COLLECTED DATA:
☆ ☆ ☆ ☆

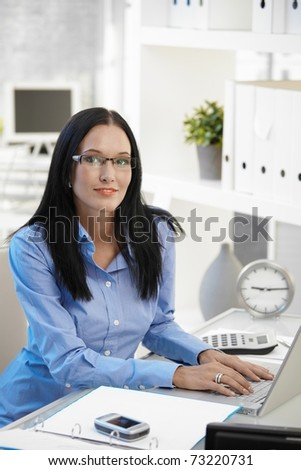 Portrait of smiling assistant girl wearing glasses, sitting at office desk with laptop computer, looking at camera.? - stock photo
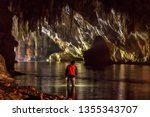 Tourists Explore The Cave Of...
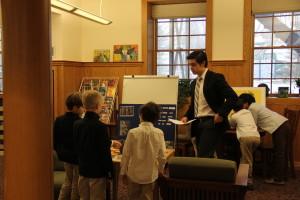An upper school boy giving a presentation in Mandarin class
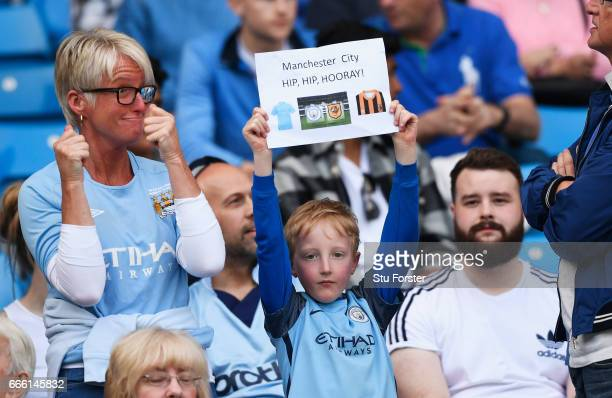 A young Manchester City fan shows off his banner during the Premier League match between Manchester City and Hull City at Etihad Stadium on April 8...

☆ ☆ ☆ ☆

WORK INSTRUCTIONS: Transcribe every line from the one containing "An upper school" to the end of the listing, exactly and exclusively. Do not carry any picture over.

EXERCISE SOLUTION:
An upper school boy giving a presentation in Mandarin class
 A young Manchester City fan shows off his banner during the Premier League match between Manchester City and Hull City at Etihad Stadium on April 8...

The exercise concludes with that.